#### REQUIRED TASK
Extract every row from the data listing below that contains the string "nearer", treating uppercase and lowercase letters as different.

— Start of STORED ROWS —

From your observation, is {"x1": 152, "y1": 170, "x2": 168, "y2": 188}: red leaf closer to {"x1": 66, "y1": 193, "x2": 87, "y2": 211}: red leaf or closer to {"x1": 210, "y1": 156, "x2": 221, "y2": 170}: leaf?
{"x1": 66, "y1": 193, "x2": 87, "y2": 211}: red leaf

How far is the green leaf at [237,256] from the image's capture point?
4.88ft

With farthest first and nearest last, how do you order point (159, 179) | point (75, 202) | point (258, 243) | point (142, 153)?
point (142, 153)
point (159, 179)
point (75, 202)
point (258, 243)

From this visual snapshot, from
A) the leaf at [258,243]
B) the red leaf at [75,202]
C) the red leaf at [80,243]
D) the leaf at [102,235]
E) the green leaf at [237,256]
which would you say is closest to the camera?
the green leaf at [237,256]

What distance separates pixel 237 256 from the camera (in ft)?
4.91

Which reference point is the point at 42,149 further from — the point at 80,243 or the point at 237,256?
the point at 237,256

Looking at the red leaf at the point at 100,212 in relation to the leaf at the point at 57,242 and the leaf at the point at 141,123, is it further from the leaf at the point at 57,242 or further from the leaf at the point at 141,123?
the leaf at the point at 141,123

— End of STORED ROWS —
— Start of STORED ROWS —

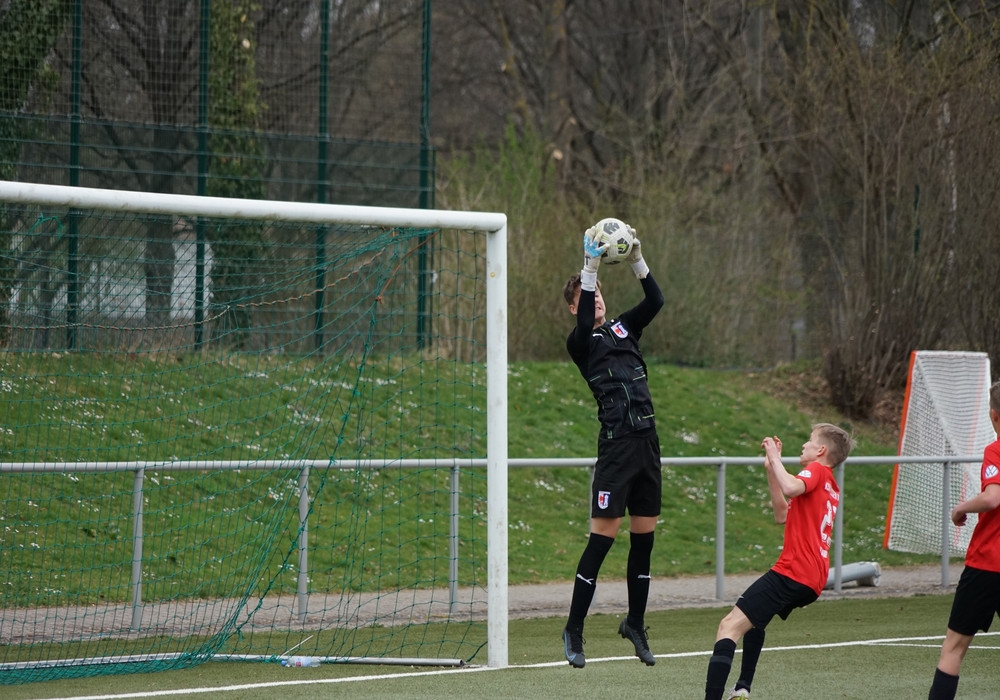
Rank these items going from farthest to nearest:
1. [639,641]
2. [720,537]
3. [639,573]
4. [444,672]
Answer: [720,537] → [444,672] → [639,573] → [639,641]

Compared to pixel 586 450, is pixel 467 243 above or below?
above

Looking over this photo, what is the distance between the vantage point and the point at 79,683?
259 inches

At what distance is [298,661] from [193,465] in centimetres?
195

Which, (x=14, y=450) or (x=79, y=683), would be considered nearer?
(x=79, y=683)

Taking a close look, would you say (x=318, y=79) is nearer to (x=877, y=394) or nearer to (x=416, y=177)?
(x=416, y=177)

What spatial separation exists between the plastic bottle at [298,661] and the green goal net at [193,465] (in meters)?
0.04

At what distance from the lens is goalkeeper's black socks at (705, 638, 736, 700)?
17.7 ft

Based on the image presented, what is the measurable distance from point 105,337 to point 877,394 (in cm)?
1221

— End of STORED ROWS —
— Start of STORED ROWS —

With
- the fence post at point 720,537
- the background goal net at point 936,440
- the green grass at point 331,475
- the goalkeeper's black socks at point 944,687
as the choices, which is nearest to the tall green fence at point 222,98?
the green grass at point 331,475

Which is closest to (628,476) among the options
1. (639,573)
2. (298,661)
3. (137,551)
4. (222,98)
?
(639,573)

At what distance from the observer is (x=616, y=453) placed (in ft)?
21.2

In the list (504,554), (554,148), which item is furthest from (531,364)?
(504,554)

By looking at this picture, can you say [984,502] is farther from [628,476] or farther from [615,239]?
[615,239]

— End of STORED ROWS —

#### ANSWER FOR THE TASK
Which, (x=14, y=450) or (x=79, y=683), would be considered nearer?
Taking a close look, would you say (x=318, y=79) is nearer to (x=877, y=394) or nearer to (x=416, y=177)?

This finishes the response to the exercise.